Nauseating. Disgusting. Repugnent. Ugly. Cruel. And typical. These words (except the last) seem inadequate to characterize the behavior of Pulitzer Prize-winning columnist Eugene Robinson for his comments about Senator Rick Santorum’s stillborn child.

 

In case you didn’t know, Santorum and his wife lost their son Gabriel just hours after his birth. He was a premature baby and died two hours after his birth. Robinson saw fit to mock how the Senator and his family chose to deal with this tragedy: “He's not a little weird, he's really weird. And some of his positions that he has taken are just so weird that I think that some Republicans are off-put.

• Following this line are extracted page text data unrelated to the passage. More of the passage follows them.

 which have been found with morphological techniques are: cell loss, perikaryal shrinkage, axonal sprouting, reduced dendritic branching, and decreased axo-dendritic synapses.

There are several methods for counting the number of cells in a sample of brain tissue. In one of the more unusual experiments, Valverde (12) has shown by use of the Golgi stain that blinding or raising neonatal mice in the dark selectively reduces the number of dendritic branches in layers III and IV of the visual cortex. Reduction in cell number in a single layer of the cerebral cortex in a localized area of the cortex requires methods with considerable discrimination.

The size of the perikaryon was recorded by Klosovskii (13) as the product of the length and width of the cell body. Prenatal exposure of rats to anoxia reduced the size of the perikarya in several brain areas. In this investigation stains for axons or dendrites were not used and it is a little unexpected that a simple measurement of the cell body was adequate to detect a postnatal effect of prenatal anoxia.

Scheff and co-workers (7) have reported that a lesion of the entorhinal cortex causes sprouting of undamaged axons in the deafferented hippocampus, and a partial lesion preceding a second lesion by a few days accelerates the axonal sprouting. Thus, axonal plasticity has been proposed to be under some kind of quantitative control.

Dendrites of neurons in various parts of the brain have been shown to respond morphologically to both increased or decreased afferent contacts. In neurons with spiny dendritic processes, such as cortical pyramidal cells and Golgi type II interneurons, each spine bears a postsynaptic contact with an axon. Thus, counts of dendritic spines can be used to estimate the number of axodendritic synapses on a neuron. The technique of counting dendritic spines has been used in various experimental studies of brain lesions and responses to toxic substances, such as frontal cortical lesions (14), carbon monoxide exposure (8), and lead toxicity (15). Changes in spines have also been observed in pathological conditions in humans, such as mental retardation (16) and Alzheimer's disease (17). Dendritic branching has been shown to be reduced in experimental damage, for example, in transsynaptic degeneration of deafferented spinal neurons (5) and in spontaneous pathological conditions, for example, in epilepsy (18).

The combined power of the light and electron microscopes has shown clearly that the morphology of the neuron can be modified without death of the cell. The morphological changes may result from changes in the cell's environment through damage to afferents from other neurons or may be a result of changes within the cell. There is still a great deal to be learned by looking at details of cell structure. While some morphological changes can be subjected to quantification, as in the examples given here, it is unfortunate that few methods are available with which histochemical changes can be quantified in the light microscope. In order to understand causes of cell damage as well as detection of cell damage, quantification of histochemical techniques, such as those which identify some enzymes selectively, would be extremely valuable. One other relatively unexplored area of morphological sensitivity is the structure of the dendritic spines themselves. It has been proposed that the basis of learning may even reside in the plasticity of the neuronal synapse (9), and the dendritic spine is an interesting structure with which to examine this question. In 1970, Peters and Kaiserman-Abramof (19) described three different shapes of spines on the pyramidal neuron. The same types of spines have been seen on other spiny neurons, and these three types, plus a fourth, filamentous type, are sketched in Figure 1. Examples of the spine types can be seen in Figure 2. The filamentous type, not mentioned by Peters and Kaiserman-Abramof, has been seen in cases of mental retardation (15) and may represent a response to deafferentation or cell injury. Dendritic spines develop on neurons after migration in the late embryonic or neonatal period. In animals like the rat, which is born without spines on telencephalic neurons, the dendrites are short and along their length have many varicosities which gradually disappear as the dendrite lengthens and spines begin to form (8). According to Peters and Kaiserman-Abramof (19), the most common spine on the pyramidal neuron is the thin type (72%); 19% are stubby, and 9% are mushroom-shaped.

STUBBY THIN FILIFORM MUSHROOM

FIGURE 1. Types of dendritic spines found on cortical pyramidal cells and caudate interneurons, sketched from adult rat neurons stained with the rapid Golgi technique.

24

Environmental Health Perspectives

Not everybody is not going to be down, for example, with the story of how he and his wife handled the stillborn child. It was a body that they took home to kind of sleep with it, introduce it to the rest of the family. It's a very weird story.”

 

I guess Eugene thinks that they should have just composted the unfortunate tyke.

 

As a matter of fact, there was nothing at all “weird” about this.  As Peter Werner notes in this post on the Commentary “Contentions” blog, the American Pregnancy Association recommends that parents and other children spend time with a deceased infant. Yet the odious Robinson saw nothing wrong with seizing on this terrible incident to smear the candidate. And there was nothing at all unusual about his behavior. Slandering and mocking their opponents in the crudest and most vicious terms is what contemporary progressivism is all about. Just ask Clarence Thomas.

 

In the unlikely event that I am ever awarded the Pulitzer Prize, I won’t accept it. What decent human being wants to be on the same list with a piece of work like Eugene Robinson?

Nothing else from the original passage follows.